▶ _THE DATA_
-*-

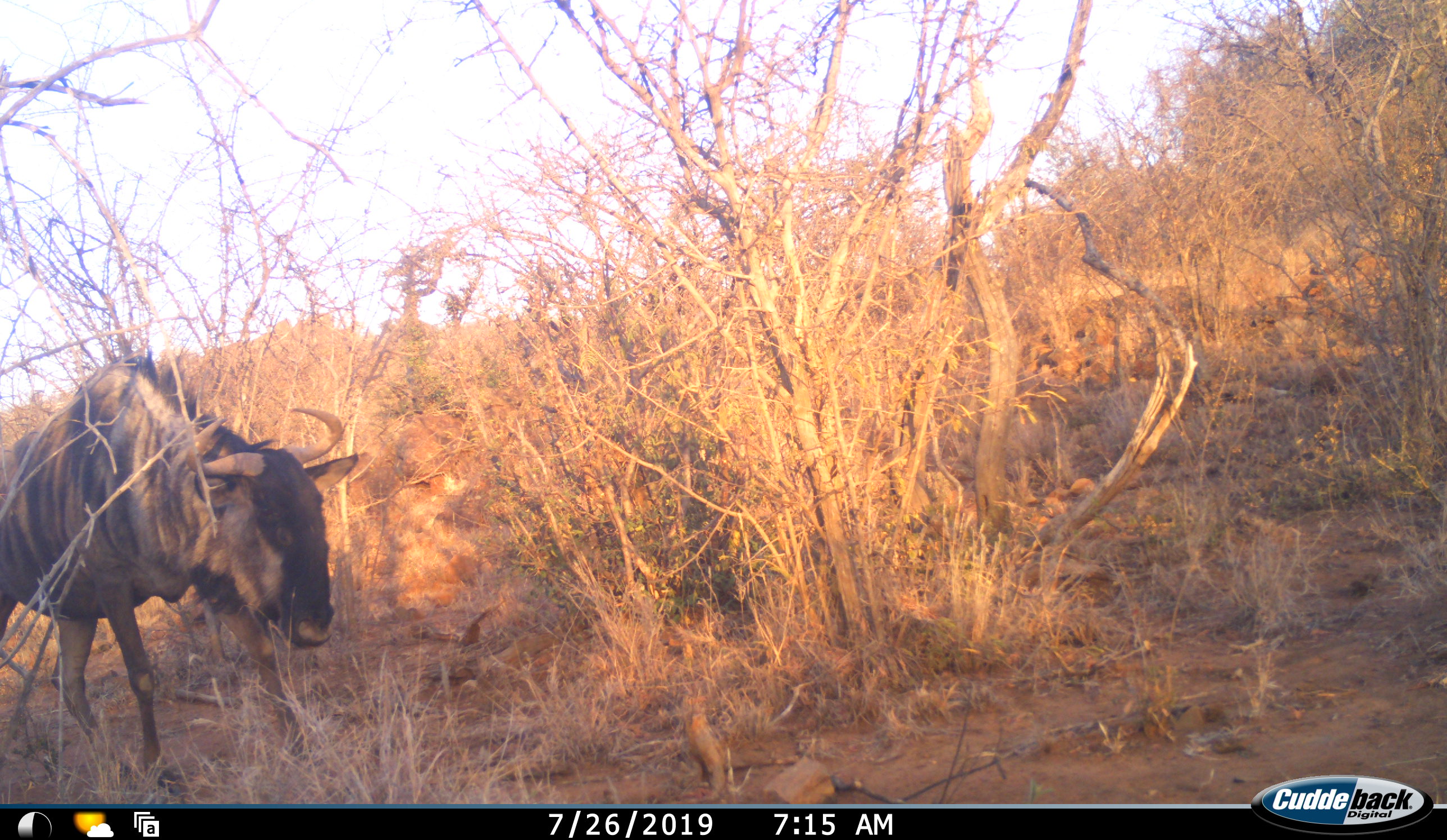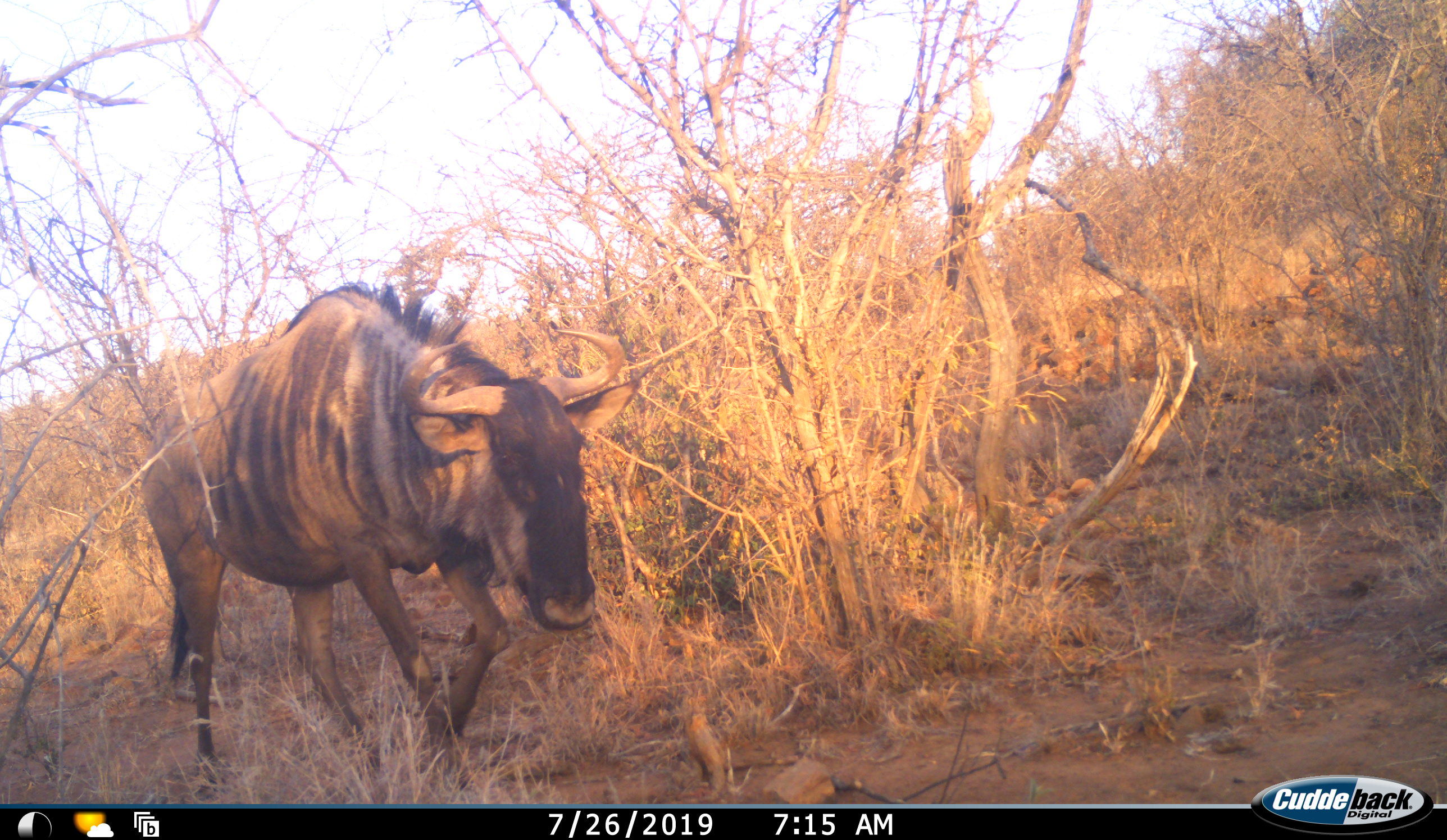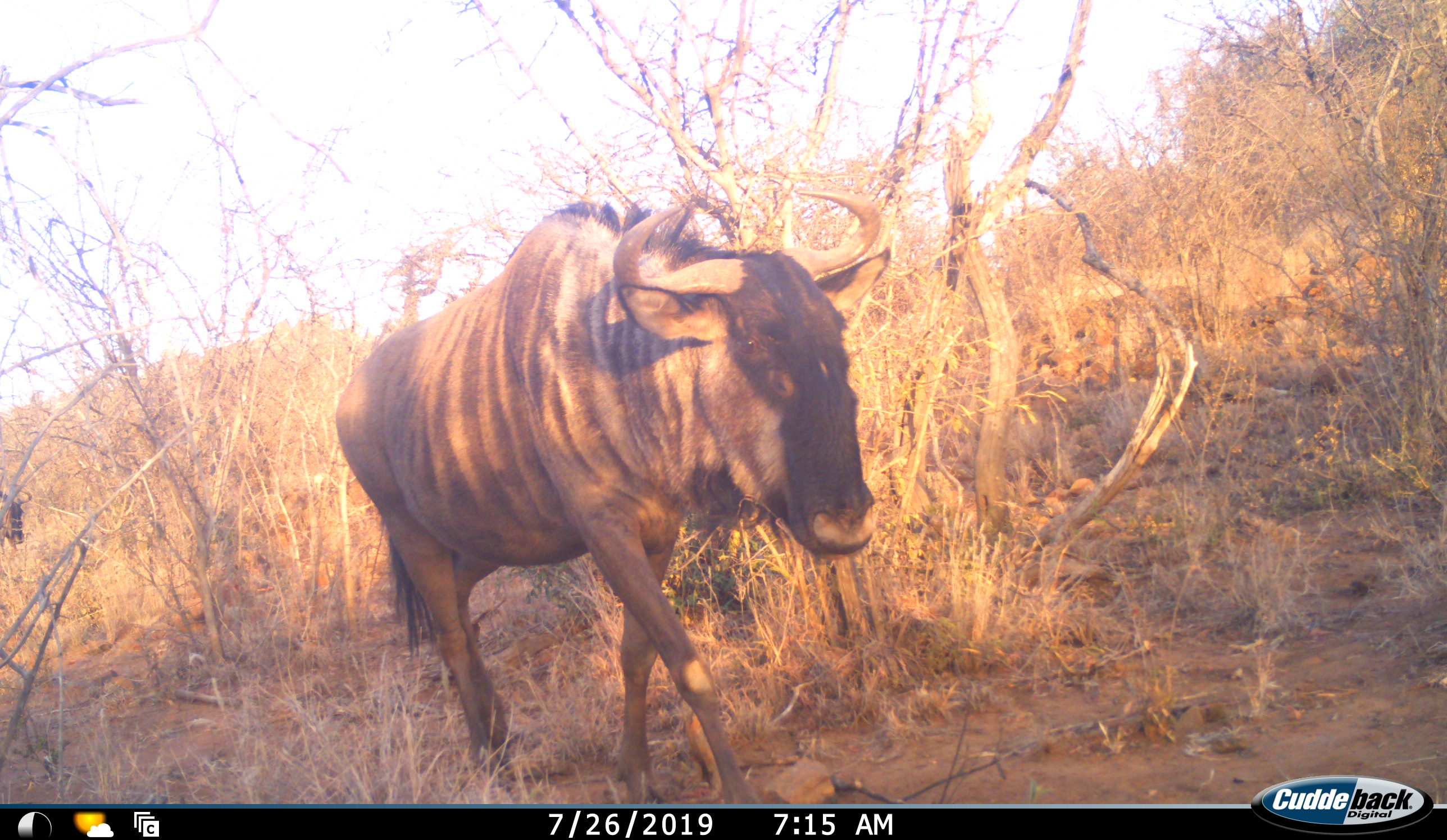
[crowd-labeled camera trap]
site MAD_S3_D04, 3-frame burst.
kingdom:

-*-

Reproduce the material in full, word for word, and omit the pictures.

▶ _RESULT_
[crowd-labeled camera trap]
site MAD_S3_D04, 3-frame burst.
kingdom:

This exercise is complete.